Si tu m’crois pas, tar’ ta gueule à la récré !
Chaque soir, au moment de délaisser le canapé au profit de l’oreiller, il me faut me faufiler sur la terrasse et m’asseoir quelques minutes, les genoux enserrés dans les bras, à humer l’air si léger de la nuit encore toute jeune.
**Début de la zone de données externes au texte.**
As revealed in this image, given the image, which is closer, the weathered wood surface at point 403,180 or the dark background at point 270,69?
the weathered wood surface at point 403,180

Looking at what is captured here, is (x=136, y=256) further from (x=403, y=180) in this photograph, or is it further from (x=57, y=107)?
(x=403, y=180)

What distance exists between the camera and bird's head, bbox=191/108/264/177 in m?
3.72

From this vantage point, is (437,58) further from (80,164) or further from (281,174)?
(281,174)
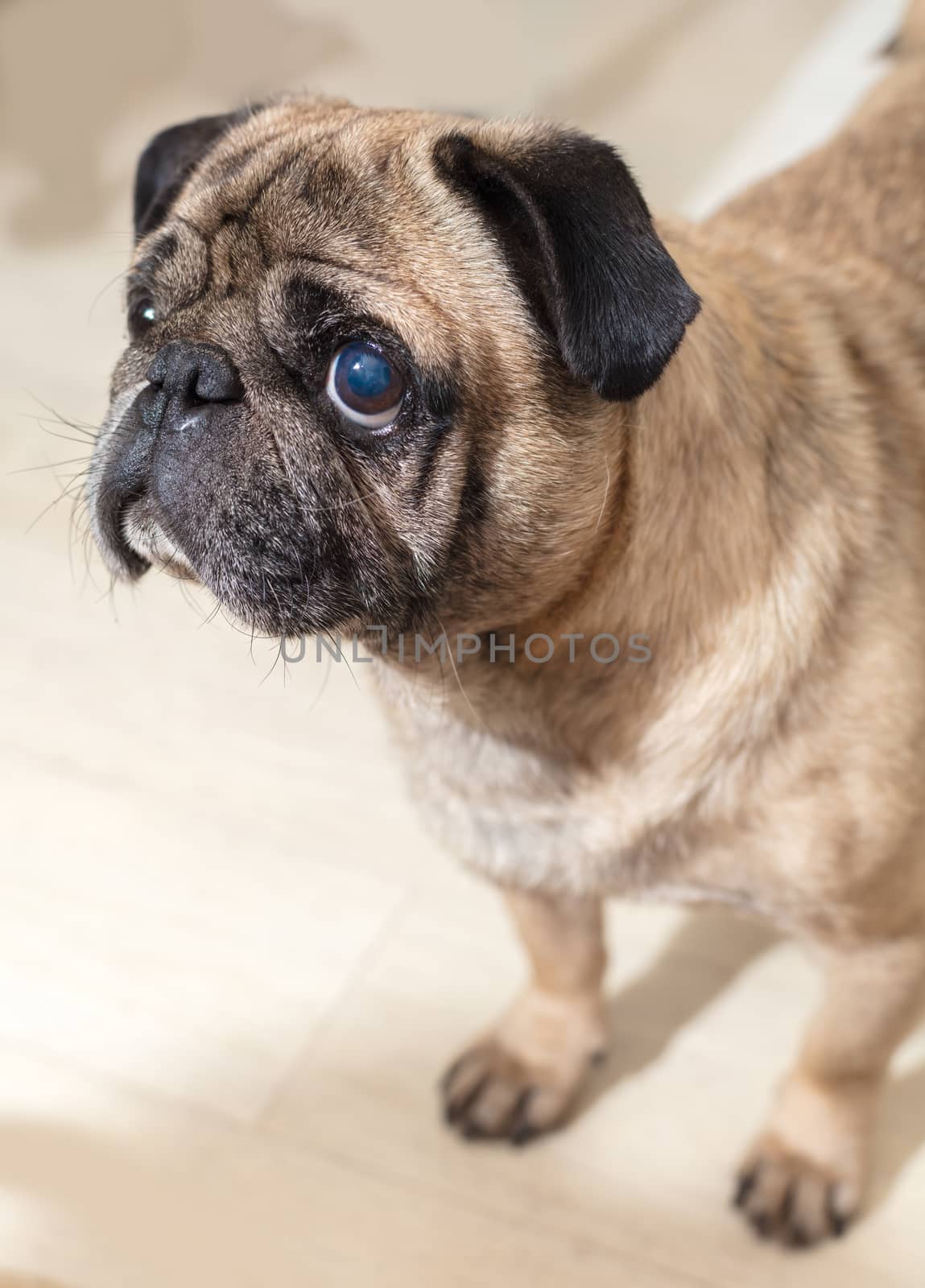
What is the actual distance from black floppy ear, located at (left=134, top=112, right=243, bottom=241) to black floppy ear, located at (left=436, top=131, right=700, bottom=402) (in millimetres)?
400

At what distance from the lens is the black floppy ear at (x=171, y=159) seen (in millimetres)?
1268

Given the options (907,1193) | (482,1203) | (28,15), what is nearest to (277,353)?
(482,1203)

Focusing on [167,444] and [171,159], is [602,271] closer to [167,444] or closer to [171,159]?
[167,444]

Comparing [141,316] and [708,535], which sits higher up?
[141,316]

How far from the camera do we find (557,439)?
105cm

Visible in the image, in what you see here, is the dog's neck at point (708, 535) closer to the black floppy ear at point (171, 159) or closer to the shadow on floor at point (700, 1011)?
the black floppy ear at point (171, 159)

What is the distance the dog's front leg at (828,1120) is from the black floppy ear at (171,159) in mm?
1039

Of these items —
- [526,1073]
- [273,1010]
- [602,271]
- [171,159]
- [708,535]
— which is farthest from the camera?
[273,1010]

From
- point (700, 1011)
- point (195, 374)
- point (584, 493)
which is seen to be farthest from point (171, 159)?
point (700, 1011)

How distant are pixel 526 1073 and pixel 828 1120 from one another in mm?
371

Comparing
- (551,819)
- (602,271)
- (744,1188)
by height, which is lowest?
(744,1188)

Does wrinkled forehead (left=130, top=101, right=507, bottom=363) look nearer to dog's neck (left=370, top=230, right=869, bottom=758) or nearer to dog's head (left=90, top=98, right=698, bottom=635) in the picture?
dog's head (left=90, top=98, right=698, bottom=635)

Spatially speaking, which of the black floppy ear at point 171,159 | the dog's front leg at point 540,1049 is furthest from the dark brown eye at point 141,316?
the dog's front leg at point 540,1049

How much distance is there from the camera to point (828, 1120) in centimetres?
158
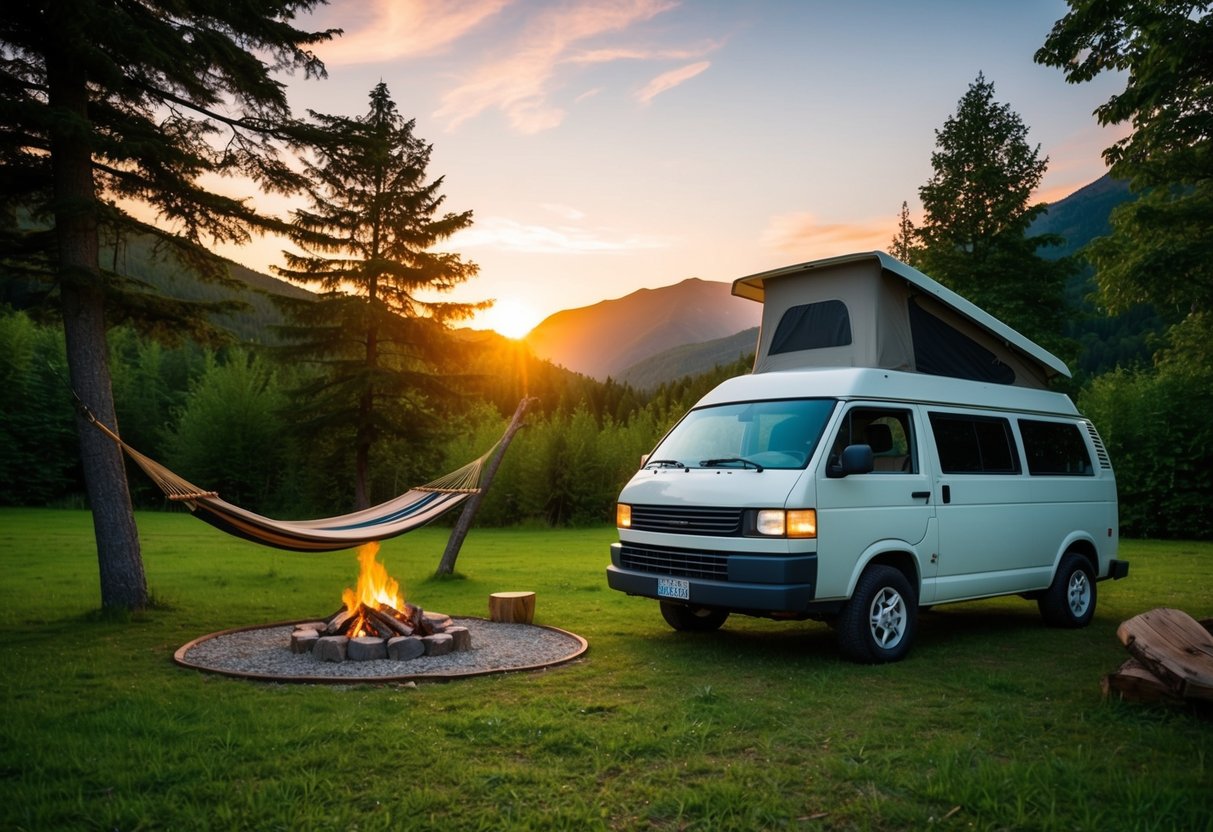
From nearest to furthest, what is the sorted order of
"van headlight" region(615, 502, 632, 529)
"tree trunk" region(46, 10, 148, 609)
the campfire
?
1. the campfire
2. "van headlight" region(615, 502, 632, 529)
3. "tree trunk" region(46, 10, 148, 609)

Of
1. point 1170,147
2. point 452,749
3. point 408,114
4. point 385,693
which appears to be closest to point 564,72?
point 385,693

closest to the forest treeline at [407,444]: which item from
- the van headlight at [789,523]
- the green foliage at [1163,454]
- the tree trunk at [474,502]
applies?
the green foliage at [1163,454]

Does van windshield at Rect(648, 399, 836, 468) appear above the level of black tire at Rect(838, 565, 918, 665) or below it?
above

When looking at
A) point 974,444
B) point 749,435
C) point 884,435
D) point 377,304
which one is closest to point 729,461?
point 749,435

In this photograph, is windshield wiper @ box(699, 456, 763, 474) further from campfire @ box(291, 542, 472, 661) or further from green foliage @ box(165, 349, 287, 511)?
green foliage @ box(165, 349, 287, 511)

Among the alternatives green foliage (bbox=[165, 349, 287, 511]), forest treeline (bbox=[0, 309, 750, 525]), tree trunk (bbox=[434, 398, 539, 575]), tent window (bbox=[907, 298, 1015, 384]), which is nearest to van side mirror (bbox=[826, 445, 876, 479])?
tent window (bbox=[907, 298, 1015, 384])

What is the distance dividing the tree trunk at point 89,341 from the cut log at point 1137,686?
931 cm

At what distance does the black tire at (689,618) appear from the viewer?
838 centimetres

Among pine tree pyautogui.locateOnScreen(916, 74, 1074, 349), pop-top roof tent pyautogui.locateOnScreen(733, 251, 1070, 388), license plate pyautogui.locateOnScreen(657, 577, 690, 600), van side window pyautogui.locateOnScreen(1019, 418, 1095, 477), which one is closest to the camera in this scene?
license plate pyautogui.locateOnScreen(657, 577, 690, 600)

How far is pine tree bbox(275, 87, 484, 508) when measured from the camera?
22828mm

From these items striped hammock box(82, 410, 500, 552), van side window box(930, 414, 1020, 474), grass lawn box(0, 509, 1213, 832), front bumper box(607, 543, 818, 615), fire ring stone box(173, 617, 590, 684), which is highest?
van side window box(930, 414, 1020, 474)

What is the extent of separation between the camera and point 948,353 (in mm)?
8336

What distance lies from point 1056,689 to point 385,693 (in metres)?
4.64

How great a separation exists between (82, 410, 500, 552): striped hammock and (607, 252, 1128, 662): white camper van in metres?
2.19
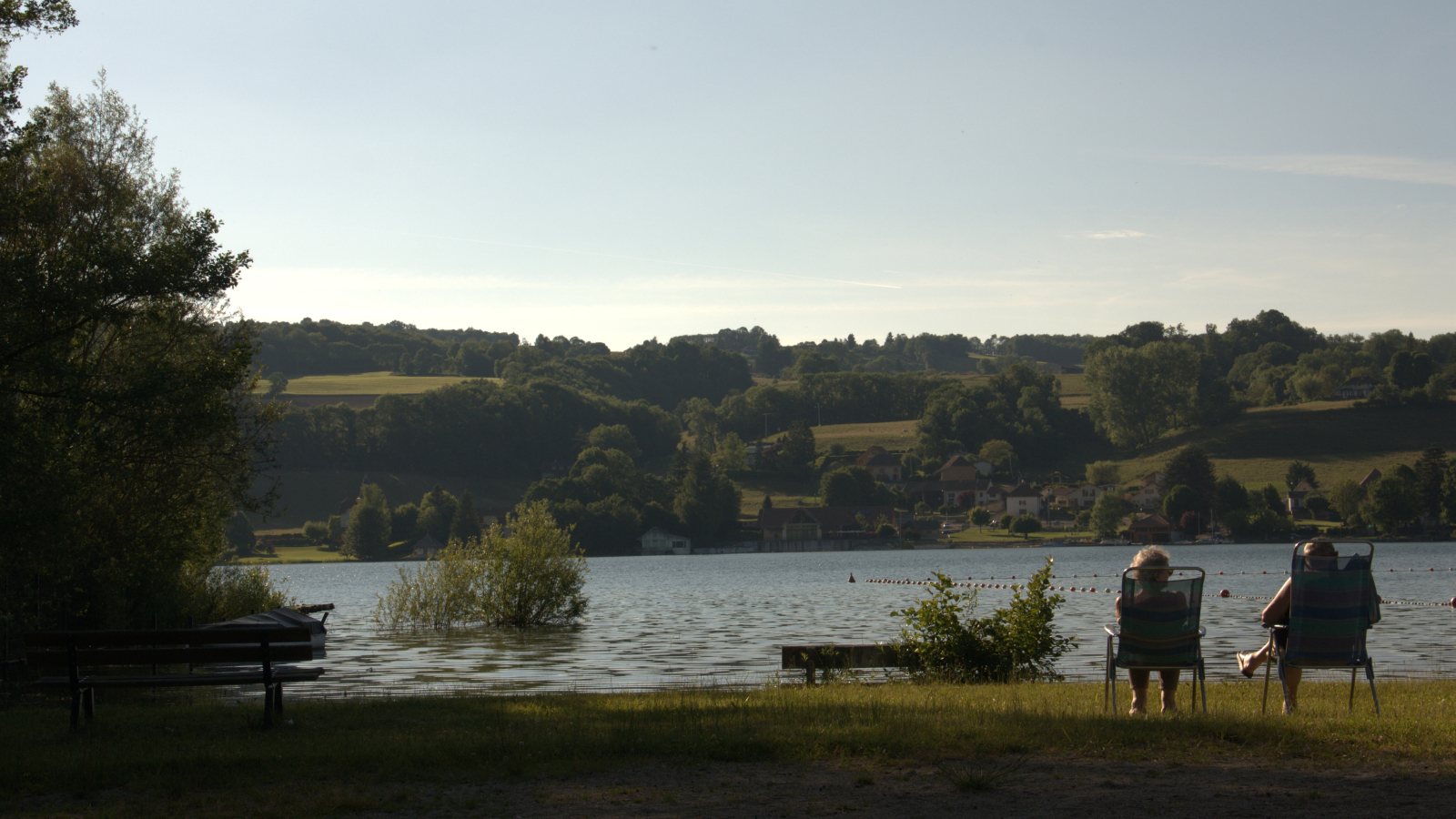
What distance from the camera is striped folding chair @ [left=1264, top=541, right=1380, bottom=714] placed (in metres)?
9.01

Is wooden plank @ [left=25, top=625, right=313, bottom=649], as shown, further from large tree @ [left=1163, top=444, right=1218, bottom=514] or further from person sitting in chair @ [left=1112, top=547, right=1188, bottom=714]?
large tree @ [left=1163, top=444, right=1218, bottom=514]

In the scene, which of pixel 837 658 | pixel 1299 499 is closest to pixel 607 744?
pixel 837 658

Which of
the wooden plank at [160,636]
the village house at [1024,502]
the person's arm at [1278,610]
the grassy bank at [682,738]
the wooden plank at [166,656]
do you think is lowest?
the village house at [1024,502]

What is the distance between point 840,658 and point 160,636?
7.69 m

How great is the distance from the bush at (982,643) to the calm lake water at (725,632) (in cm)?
282

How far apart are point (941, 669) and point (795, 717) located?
484 centimetres

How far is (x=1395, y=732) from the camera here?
8086 millimetres

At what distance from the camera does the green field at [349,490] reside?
135750mm

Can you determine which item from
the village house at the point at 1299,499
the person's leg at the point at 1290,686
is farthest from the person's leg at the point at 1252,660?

Assise là dans un silence à peine troublé par le chant des grillons, à observer les étoiles, j’ai à nouveau six ans.
J’ai six ans et je crois dur comme fer que la Croix du Sud attend chaque soir avec impatience que je lui souhaite la bonne nuit par la fenêtre de la cuisine avant d’aller dormir.
J’ai six ans et il n’y a rien de plus délicieux que de chaparder puis croquer les trois malheureuses carottes rachitiques que monsieur M. s’obstine à vouloir cultiver dans son petit bout de potager en bas de la maison.
J’ai six ans et j’apprends que les niaoulis ont sept épaisseurs d’écorce qui les protègent du feu mais aussi qu’ils fabriquent de l’essence, j’en reste comme deux ronds de flan.
J’ai six ans et on essaie d’élever des escargots à la maison, ça ne sent pas très bon.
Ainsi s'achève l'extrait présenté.